Where did you ever come up with this stuff?


----------



## starthrower (Dec 11, 2010)

Florestan said:


> Where did you ever come up with this stuff?


Must have been a rich kid and gone to an Ivy League school.


----------



## Dim7 (Apr 24, 2009)

All these rhotics can be heard in Dutch, I think.


----------



## Potiphera (Mar 24, 2011)

Remember Ertha Kitt? she used to purrrrrrrr and roll her R's.

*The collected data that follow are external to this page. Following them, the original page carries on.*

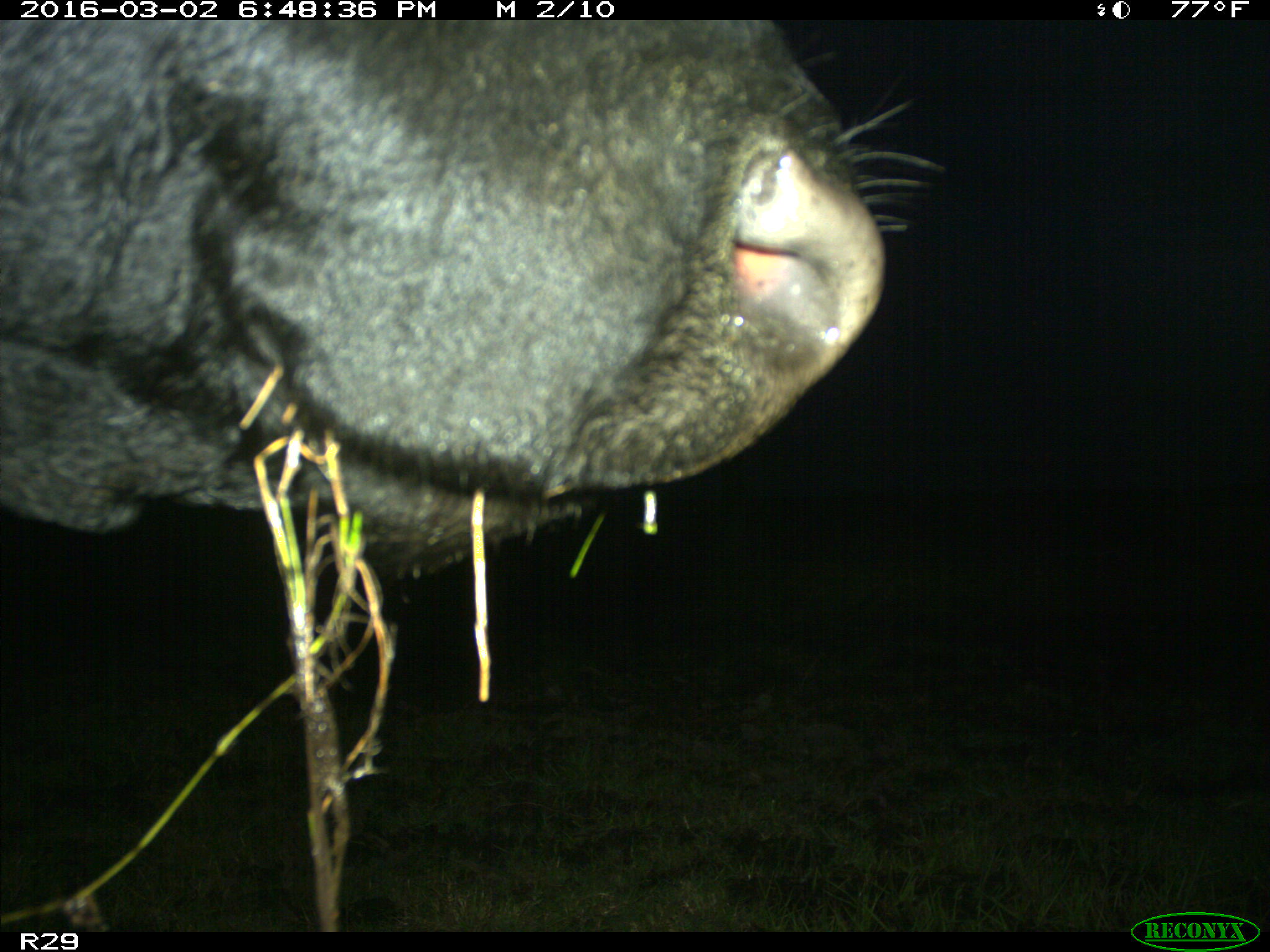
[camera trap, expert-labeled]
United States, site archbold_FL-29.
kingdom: Animalia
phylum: Chordata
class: Mammalia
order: Artiodactyla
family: Bovidae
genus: Bos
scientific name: Bos taurus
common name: domestic cow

She is very funny as Cat Woman.


----------



## starthrower (Dec 11, 2010)

^^^
Funny, but not Eartha Kitt.


----------



## Guest (Aug 21, 2016)

Dim7 said:


> Rhotic consonant is basically a consonant that is written as "r".
> Here are the different rhotics pronounced (in the same order as below and as in the poll): http://vocaroo.com/i/s17srptsqtEh
> 
> *(Post-)alveolar approximant:* as in English, can be retroflex approximant as well, which is also how r is often pronounced in Mandarin Chinese.
> ...


Some of these sounds can be heard in *Trevor Wishart's* extended vocal technique masterpiece *Anticredos*.
Here's a link to the work:

__
https://soundcloud.com/liv-runesdatter%2Fsong-circus-performing


----------



## Potiphera (Mar 24, 2011)

message deleted.


----------



## Dim7 (Apr 24, 2009)

I've always wondered is the TC member DeepR's username a reference to uvular rhotics?


----------



## Ingélou (Feb 10, 2013)

I love the alveolar trill & voted for it - it's heard quite a lot in the Scots dialect too. 
I only wish I could produce one - but I was born with a short string to my tongue & have lived my whole life as a lisper! 

(And if you don't give me exactly what I want, I'm going to thcream & thcream & thcream until I'm *thick*!)